News

Boehner, Ryan Urge Deep Budget Cuts

John Boehner and his budget committee chairman Paul Ryan discuss their plans to reduce spending.

While President Barack Obama wants to invest in education and infrastructure, the new conservative majority in the House of Representatives is talking about how much spending to cut. House speaker John Boehner as well as his new budget committee chairman Paul Ryan discussed their plans to reduce spending this Sunday.

Ahead of November’s congressional elections, Republicans pledged to rein in spending, somehow, short as they were on details. Less than two weeks ago, Republicans in the House unveiled several tens of billions worth of austerity measures — far less than the $100 billion they promised to cut during their first year in power.

According to Wisconsin Republican Paul Ryan, it’s just a start. “The spending limit measure marks another step in House Republicans’ continued efforts to change Washington’s pervasive culture of spending,” he explained.

The need for fiscal restraint has never been greater. The Congressional Budget Office has warned that unless serious spending reductions are enacted, the federal government will continue to spend hundreds of billions — if not trillions — of dollars it doesn’t have all through this decade. Under current projections, the national debt will equal 100 percent of GDP by 2021.

At this weekend’s Conservative Political Action Conference in Washington, Ryan recognized that the nation’s debt crisis isn’t merely a fiscal challenge. “It’s a moral challenge involving questions of principle and purpose,” he professed. “The size of the budget is a symptom of deeper causes, and it points to different ideas about government.”

Society’s potential problems are unlimited, so a government that would solve problems without limit must necessarily have power without limit to do it.

On Fox News Sunday, the congressman rallied specifically against deficit spending. “Today’s deficits means tomorrow’s tax increases and that costs jobs,” he said. “We just don’t buy into this neo-Keynesian belief that you’ve got to borrow and spend more money today to try and create jobs.”

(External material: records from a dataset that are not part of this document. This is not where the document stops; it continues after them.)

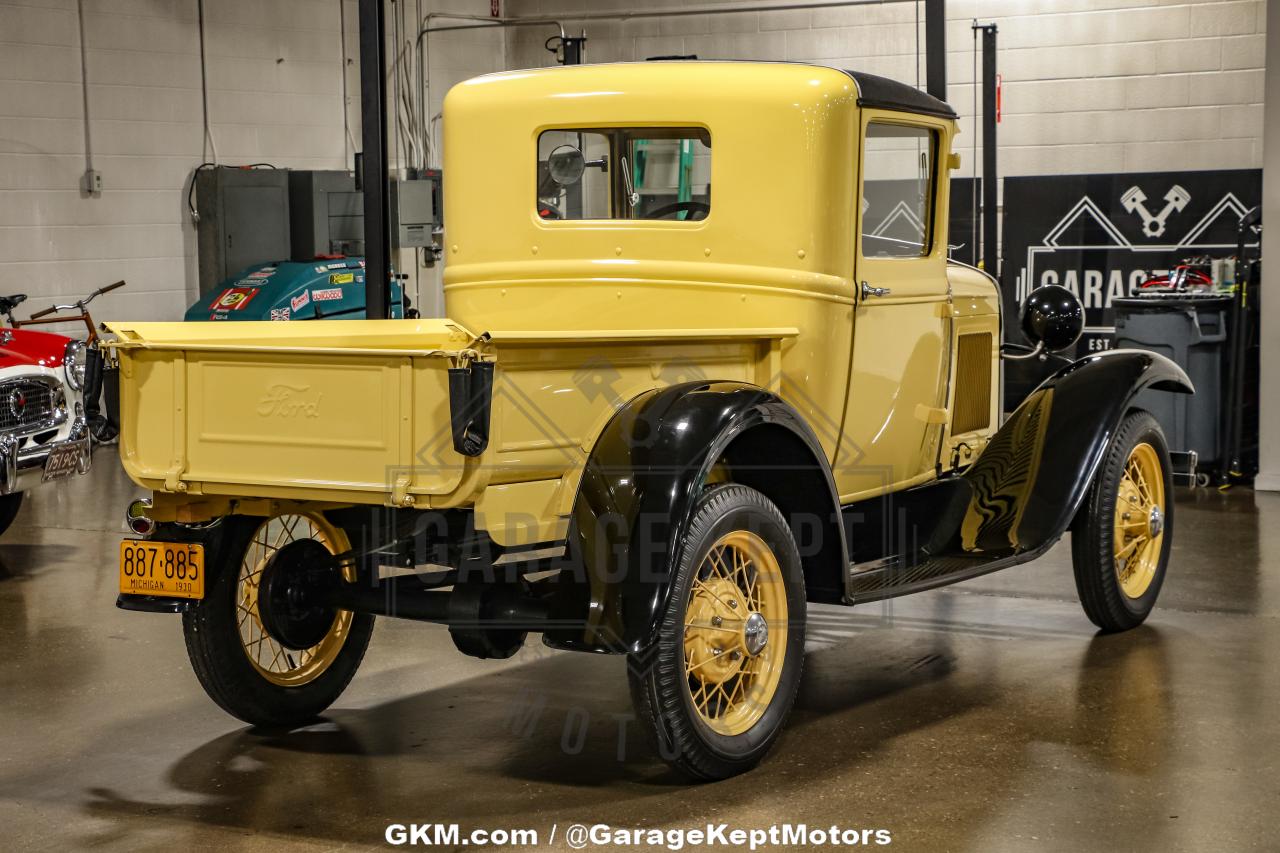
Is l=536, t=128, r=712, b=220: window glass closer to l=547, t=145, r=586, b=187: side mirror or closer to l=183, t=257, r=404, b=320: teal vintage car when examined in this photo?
l=547, t=145, r=586, b=187: side mirror

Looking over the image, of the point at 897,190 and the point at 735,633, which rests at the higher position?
the point at 897,190

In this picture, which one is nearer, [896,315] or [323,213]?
[896,315]

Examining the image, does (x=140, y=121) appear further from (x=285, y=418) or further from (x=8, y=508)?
(x=285, y=418)

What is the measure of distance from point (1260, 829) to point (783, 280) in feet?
6.09

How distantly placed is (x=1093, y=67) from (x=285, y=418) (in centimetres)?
977

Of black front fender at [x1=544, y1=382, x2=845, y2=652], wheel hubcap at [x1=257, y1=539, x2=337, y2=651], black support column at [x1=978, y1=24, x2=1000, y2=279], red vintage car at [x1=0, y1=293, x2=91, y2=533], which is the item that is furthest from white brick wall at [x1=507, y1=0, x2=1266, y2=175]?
wheel hubcap at [x1=257, y1=539, x2=337, y2=651]

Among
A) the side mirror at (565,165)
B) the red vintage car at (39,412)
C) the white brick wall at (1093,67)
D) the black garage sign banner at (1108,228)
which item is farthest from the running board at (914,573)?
the white brick wall at (1093,67)

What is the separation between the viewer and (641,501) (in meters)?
3.44

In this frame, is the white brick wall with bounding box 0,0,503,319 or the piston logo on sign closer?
the white brick wall with bounding box 0,0,503,319

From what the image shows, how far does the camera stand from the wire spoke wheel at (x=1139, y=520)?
5172 millimetres

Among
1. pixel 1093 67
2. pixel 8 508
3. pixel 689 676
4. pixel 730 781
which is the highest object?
pixel 1093 67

Speaker Boehner told the same program last week that “there’s no limit to the amount of spending” his members are willing to cut. He reiterated that commitment on Meet the Press Sunday, adding, “We’re broke.”

In his State of the Union address, the president called for a five year freeze in domestic discretionary spending which excludes entitlements as well as defense. “Locking in that level of spending is way too much,” said Boehner. But he wouldn’t propose specific entitlement reforms either which are necessary to restore long-term balance to the budget.

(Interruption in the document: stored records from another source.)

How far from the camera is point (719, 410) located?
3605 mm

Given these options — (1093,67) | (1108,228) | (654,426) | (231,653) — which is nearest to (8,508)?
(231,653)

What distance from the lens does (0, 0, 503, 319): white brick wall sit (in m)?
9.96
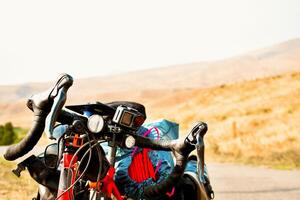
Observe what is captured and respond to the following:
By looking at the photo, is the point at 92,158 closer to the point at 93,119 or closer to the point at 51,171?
the point at 93,119

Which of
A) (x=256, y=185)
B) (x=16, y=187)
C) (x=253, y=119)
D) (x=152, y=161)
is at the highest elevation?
(x=253, y=119)

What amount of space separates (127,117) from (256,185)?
A: 439 inches

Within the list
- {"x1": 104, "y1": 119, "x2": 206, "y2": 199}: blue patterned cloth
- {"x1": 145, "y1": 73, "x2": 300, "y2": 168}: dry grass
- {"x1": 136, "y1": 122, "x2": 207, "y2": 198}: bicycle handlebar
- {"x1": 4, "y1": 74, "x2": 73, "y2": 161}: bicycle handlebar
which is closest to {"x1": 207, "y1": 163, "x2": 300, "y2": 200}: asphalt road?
{"x1": 145, "y1": 73, "x2": 300, "y2": 168}: dry grass

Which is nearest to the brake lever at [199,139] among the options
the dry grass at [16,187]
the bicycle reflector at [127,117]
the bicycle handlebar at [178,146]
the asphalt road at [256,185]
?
the bicycle handlebar at [178,146]

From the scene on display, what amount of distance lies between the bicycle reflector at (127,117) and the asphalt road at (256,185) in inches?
316

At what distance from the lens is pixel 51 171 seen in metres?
3.96

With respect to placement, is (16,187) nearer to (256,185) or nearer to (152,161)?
(256,185)

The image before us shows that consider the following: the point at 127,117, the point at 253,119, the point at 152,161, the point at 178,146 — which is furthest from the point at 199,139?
the point at 253,119

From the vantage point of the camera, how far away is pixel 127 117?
3434 mm

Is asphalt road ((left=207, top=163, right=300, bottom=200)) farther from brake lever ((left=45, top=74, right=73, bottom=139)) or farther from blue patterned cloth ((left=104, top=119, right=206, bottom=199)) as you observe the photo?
brake lever ((left=45, top=74, right=73, bottom=139))

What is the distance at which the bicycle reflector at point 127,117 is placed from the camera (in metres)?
3.40

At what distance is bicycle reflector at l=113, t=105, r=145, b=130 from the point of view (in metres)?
3.40

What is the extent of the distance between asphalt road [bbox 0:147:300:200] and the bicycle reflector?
8033 millimetres

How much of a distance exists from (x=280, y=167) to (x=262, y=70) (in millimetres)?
177906
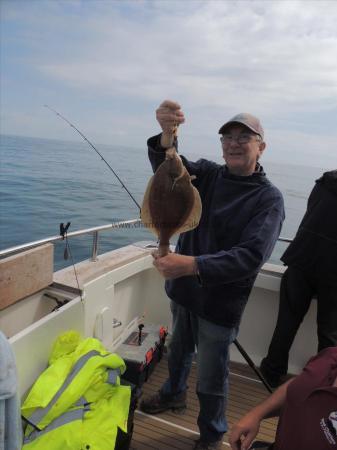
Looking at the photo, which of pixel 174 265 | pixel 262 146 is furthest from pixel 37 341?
pixel 262 146

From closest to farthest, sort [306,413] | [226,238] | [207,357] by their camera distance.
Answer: [306,413] < [226,238] < [207,357]

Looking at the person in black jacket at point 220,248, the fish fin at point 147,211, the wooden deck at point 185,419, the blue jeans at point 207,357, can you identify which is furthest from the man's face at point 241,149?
the wooden deck at point 185,419

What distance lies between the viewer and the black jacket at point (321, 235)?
3.16 metres

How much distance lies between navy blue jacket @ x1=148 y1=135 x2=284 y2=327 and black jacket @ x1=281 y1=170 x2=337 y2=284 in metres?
1.13

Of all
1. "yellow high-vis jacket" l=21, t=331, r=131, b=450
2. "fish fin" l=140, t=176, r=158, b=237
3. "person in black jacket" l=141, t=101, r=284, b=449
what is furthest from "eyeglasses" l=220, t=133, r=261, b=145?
"yellow high-vis jacket" l=21, t=331, r=131, b=450

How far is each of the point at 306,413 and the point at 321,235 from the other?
6.67ft

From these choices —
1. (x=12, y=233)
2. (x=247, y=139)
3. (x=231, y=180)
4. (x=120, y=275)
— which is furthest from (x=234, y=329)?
(x=12, y=233)

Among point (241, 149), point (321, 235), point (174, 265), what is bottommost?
point (174, 265)

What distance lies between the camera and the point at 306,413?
58.5 inches

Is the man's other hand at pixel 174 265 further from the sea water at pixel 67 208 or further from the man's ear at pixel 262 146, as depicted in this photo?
the sea water at pixel 67 208

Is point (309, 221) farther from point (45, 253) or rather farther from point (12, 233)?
point (12, 233)

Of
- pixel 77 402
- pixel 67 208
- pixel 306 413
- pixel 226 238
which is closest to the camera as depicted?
pixel 306 413

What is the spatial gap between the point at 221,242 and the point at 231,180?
0.42 m

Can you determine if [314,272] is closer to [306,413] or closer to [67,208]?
[306,413]
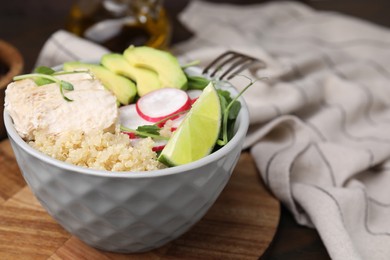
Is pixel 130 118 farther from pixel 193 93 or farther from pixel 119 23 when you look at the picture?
pixel 119 23

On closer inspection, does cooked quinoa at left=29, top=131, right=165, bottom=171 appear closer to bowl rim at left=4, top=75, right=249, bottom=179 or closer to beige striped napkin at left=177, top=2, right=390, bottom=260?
bowl rim at left=4, top=75, right=249, bottom=179

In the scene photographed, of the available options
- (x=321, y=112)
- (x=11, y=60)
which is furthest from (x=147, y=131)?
(x=321, y=112)

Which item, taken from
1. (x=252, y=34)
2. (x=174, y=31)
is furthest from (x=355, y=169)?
(x=174, y=31)

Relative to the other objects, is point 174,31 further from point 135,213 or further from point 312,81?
point 135,213

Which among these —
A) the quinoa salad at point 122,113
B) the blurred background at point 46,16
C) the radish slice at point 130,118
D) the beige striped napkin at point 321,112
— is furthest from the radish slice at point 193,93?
the blurred background at point 46,16

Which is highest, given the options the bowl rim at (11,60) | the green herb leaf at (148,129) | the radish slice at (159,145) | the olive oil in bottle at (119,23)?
the green herb leaf at (148,129)

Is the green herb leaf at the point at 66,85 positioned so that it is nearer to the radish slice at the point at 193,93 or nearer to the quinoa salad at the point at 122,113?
the quinoa salad at the point at 122,113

Ryan has thought about entitlement reform. He would phase out Social Security, turn Medicare into a voucher program and dismantle Medicaid. “Rather than depending on government for your retirement and health security, I propose to empower people to become much more self dependent for such things in life,” he said in 2009.

The president’s own debt commission proposed a series of less radical reforms in November but even their plans were lambasted by Democrats who regard austerity measures as cutting “crucial” social programs or, in the words of The New York Times this week, “critical functions that only the government can perform.” (That newspaper seems to believe that defense cuts can balance the books even as the military’s total budget doesn’t account for even half of the deficit.)

While the Democratic leader in the Senate says that Social Security is just fine and doesn’t need to be reformed, Ryan urged the president to challenge his own party and come up with some bold proposals. “Presidents are elected to lead,” he said, “not to punt and this president has been punting.”